The club denies this, saying: “The Club has neither silenced nor retaliated against any Club member for voicing an opinion.”
The warnings come in the wake of an increasingly nasty legal suit filed by Victoria’s Secret supermodel Karolina Kurkova, 41, and her husband, Archie Drury, 54 – which has been the talk of the island ever since.
In January, the club’s board voted to expel the couple, alleging they tried to defraud them by trying to transfer one of their memberships to a tenant.
They filed suit a month later alleging unlawful expulsion and retaliation against Drury – once one of the island’s top real estate agents at Douglas Elliman – for starting his own real estate firm.
Their lawsuit accuses the club of “threats and coercion,” claiming one of the couple’s employees was allegedly asked to provide false testimony against them, or risk losing their apartment and privileges on the island.
The lawsuit states the couple had lived for more than a decade as members of the club on Fisher Island, where they have bought multiple properties, until 2023 when Drury formed his real estate company.
The lawsuit states: “The Defendants’ conduct has and continues to cause [Kurkov and Drury] substantial harm both personally and professionally, including by preventing Plaintiff Drury from engaging in his trade as a real estate broker on Fisher Island.”
However, since the lawsuit has been filed, the club has defended its position and filed to strike and dismiss what it calls a “sham pleading”.
In their motion to strike the suit, the Fisher Island Club maintain the couple were properly expelled “after years of misconduct” and had ignored multiple warnings about their behavior.

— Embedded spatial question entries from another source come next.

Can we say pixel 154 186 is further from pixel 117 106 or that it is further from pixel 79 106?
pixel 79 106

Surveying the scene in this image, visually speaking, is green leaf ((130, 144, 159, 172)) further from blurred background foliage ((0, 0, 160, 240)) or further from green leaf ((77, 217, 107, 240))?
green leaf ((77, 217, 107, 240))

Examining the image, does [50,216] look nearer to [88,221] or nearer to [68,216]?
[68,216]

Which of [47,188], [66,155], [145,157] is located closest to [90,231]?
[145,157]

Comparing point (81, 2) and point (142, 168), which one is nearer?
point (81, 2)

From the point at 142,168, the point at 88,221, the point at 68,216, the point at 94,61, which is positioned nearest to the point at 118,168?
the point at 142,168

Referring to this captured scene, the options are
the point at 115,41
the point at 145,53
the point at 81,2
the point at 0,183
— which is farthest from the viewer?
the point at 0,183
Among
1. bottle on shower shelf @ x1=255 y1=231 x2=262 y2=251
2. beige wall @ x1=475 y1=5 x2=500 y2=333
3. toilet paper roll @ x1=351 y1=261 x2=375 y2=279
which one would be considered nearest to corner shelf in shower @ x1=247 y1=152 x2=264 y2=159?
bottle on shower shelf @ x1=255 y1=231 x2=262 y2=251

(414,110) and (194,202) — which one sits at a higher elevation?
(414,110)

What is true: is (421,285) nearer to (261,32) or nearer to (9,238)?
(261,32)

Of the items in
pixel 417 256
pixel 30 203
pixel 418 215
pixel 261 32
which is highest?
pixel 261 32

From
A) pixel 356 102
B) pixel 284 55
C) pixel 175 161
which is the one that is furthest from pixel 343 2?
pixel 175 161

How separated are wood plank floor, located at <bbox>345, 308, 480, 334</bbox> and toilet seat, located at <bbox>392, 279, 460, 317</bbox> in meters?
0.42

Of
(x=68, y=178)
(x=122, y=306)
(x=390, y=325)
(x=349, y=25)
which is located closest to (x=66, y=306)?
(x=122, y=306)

One of the more bizarre incidents cited in court papers is that Drury allegedly stole another member’s white Range Rover in Nov. 2023 – while he claims he simply mistook it for another car he was allowed to drive. The club disputes that, and claims he changed his story about what happened.
The incident caused the club to suspend Drury, which was extended after he allegedly violated the terms of suspension.
The rebuttal papers further accuse Drury of “inappropriate conduct towards Club members (such as physically threatening another member and giving him the middle finger) [and] ‘screaming’ at a Club employee.”
Regarding Drury’s suspension, the club claims in its court papers: “Drury did not object to his suspension after it was imposed, nor did he timely institute an action challenging it.”
The couple maintain in their filing they bought a second membership to the club and should be allowed under its rules to designate that membership to a tenant.
The papers also claim that as a result of Drury’s “disruptive behavior” the Club even hired armed security and issued him a cease-and-desist letter for trespassing, after he had been expelled in January.
The scathing rebuttal to the lawsuit accuses Drury and Kurkova of “Piling one defective claim on top of another … a transparent attempt to seek to strong-arm the Club into reinstating Plaintiffs’ appropriately cancelled memberships … and garner public support of Plaintiffs’ false narrative against the Club, and in effect steal from the Club’s members by seeking damages from the Club.”
A judge has yet to rule on what will happen with the suit, which currently remains active.
In an interview with the Post, Drury said the conflict has hurt his family’s livelihood and
forced them to uproot their kids and move.
But for him, the lawsuit is bigger than his family. “I want to make people feel safe to speak up,” he said.
Kurkova’s spokesperson, Melanie Bonvicino, called Fisher Island a community under siege in a statement to The Post.
The Fisher Island Club also isn’t the only private club accused of cracking down on dissent. In June, a couple sued a club in the Keys, saying it expelled them after they challenged its leadership.
Such clubs’ “rampant abuses of power” have led to “autocratic control over residents’ daily lives,” Jennifer Altman, Kurkova and Drury’s lawyer, claimed.
In its response to The Post, the Fisher Island Club expressed confidence in its pending court motion and said it believes Drury and Kurkova’s suit “remains deficient and is also subject to dismissal.”
Meanwhile, the island’s millionaires looking on are chugging their way through plenty of popcorn as they await the result.